On 01/13/2014 02:29 PM, Prasad Gondi wrote:
Rob
Can we do this over 1GB nic also? could you please provide some details over
which 1GB nics are supported
FCoE typically goes hand-in-hand with "converged networking," which
basically means DCB. The idea being that you split your Ethernet pipe
into different classifications. This allows you to do FCoE on the same
Ethernet link that you're doing other non-storage traffic on. FCoE uses
DCB's PFC (Priority Flow Control) to provide lossless Ethernet to
transmit on. Keep in mind that with iSCSI you have the reliability of
TCP/IP, but with FCoE you don't have that support.

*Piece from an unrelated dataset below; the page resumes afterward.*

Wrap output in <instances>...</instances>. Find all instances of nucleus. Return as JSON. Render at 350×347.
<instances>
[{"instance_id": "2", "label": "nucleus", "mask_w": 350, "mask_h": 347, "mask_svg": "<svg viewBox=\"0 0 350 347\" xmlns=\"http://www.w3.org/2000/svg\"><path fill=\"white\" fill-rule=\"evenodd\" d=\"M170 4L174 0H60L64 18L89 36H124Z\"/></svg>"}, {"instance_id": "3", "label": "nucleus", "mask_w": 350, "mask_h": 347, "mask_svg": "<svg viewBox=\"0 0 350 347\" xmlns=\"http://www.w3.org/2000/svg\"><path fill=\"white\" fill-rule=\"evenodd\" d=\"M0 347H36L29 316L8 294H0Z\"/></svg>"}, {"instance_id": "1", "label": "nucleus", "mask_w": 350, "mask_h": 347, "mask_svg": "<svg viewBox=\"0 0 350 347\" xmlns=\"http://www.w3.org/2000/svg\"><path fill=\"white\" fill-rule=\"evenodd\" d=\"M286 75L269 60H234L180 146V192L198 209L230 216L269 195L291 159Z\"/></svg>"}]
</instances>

When sending FCoE packets over 1Gb/s you're not going to be using DCB or
PFC, so you'll just be using traditional (pause) flow control. This is
fine as long as you're not doing converged networking. So, as long as
you don't bog down your pipe with other traffic that would that would
cause excessive PAUSE frames, thus impacting your FCoE traffic, I think
you should be fine. I do not think that the impact of converged
networking over 1Gb/s has really been studied much.
DCB and and other FCoE offloads, such as Intel's Direct Data Placement
feature are only implemented in 10Gb/s HW. I am sure this FCoE/DCB
feature availability only being available in 10Gb/s NICs is true for any
vendors selling FCoE/DCB cards. Some vendors may not provide DCB support
or offloads at all.
The industry is focused on 10Gb/s. You can do FCoE on 1Gb/s, but it's
not the norm and nobody is testing it. The way the kernel is coded any
Ethernet adapter should be able to do FCoE.
I am unaware of any 'supported adapters' list and would seriously doubt
that you'd find any 1Gb/s card data sheet even mentioning FCoE/DCB.